Stored items from a collection:

———

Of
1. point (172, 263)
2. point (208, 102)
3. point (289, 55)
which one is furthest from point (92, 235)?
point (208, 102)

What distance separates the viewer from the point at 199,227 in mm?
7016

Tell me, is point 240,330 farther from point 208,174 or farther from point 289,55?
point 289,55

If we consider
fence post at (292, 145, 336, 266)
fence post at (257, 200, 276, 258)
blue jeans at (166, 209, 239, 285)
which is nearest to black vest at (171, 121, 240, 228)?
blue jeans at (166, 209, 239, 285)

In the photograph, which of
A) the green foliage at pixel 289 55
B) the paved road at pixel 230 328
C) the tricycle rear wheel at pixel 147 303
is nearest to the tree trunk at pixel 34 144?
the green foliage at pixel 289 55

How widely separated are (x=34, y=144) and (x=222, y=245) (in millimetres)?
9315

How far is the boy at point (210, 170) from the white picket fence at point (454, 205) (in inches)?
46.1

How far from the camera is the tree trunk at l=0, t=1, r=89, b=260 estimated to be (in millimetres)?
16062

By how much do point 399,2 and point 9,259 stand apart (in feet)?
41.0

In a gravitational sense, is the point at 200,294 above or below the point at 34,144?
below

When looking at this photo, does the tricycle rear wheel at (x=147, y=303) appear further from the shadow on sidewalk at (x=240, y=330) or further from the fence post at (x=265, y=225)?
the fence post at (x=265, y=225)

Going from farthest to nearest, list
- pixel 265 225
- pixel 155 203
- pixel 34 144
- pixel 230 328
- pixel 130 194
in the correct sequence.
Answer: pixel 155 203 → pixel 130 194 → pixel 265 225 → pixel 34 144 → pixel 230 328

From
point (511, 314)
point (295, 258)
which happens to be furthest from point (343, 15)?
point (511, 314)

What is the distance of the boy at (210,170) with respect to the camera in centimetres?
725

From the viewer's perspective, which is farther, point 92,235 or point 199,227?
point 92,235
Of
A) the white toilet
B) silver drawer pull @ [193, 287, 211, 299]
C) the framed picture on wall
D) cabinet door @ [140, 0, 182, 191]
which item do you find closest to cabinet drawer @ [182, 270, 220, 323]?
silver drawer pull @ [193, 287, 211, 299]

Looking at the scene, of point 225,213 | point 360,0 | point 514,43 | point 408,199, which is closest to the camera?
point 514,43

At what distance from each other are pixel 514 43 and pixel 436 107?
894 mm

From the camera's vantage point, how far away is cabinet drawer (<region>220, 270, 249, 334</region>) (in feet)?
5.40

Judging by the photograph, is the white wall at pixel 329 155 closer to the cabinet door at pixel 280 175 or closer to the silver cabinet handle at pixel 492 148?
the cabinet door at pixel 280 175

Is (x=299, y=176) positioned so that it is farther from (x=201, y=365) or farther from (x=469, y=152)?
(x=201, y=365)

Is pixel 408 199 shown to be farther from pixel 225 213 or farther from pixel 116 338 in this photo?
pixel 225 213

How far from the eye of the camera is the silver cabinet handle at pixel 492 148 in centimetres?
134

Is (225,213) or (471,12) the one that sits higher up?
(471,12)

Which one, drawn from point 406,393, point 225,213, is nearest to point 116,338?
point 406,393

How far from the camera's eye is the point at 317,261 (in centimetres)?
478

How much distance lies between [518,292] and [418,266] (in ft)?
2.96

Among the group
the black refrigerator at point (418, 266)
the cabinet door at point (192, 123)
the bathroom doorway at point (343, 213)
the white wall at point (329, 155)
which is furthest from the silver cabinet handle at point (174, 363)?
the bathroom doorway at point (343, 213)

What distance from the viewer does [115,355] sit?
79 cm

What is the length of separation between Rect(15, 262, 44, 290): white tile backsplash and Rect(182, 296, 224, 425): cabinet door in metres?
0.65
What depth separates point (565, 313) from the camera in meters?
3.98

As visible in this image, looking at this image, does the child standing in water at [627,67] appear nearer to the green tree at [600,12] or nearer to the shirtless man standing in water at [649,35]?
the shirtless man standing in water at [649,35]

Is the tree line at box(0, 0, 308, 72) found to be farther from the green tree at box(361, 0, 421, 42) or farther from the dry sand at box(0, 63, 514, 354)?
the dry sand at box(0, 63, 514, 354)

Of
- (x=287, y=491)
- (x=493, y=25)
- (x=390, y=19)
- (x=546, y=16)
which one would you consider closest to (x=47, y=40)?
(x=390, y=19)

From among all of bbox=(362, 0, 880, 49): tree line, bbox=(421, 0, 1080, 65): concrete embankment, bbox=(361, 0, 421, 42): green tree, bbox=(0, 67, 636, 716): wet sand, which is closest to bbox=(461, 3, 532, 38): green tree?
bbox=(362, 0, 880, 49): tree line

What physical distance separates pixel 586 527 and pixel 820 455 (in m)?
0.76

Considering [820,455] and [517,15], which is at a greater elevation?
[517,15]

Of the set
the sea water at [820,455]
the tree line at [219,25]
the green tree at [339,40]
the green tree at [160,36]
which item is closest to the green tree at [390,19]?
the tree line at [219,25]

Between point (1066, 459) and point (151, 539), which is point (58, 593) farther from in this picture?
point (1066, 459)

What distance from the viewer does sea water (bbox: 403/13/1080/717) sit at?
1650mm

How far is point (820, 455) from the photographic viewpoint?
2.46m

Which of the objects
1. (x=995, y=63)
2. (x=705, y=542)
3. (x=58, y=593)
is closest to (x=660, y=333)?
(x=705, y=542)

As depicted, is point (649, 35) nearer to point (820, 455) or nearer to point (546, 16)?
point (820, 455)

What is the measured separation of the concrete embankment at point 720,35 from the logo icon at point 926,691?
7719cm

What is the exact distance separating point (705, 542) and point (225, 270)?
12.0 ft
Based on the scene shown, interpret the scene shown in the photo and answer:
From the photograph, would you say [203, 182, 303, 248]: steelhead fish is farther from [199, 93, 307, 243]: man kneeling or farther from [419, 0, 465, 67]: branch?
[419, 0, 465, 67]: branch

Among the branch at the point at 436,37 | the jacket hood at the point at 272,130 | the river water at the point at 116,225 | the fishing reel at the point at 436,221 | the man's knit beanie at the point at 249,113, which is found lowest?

———

# WHAT IS REQUIRED
In the entries above, take the line containing "What physical distance" and each later line through the last, and repeat them exactly. Output nothing else.

# WRITTEN REPLY
What physical distance separates pixel 586 527 and pixel 820 455 (in m)?
0.76

Considering [820,455] and [517,15], which is at a greater elevation?
[517,15]

Of the set
the sea water at [820,455]
the tree line at [219,25]
the green tree at [339,40]
the green tree at [160,36]
which item is closest to the green tree at [390,19]?
the tree line at [219,25]

Between point (1066, 459) and point (151, 539), which is point (58, 593) farther from in this picture?
point (1066, 459)

What distance from the viewer does sea water (bbox: 403/13/1080/717) sit at?
1650mm

How far is point (820, 455) from the photographic viewpoint?
2.46m

Which of the objects
1. (x=995, y=63)
2. (x=705, y=542)
3. (x=58, y=593)
is closest to (x=660, y=333)?
(x=705, y=542)

As depicted, is point (649, 35) nearer to point (820, 455) or nearer to point (546, 16)?
point (820, 455)

What is the measured separation of the concrete embankment at point 720,35 from the logo icon at point 926,691?
7719cm

What is the exact distance separating point (705, 542) and point (225, 270)?
12.0 ft
Based on the scene shown, interpret the scene shown in the photo and answer:
From the photograph, would you say [203, 182, 303, 248]: steelhead fish is farther from [199, 93, 307, 243]: man kneeling or farther from [419, 0, 465, 67]: branch?
[419, 0, 465, 67]: branch

Among the branch at the point at 436,37 | the jacket hood at the point at 272,130 | the river water at the point at 116,225 | the fishing reel at the point at 436,221 | the man's knit beanie at the point at 249,113, which is found lowest?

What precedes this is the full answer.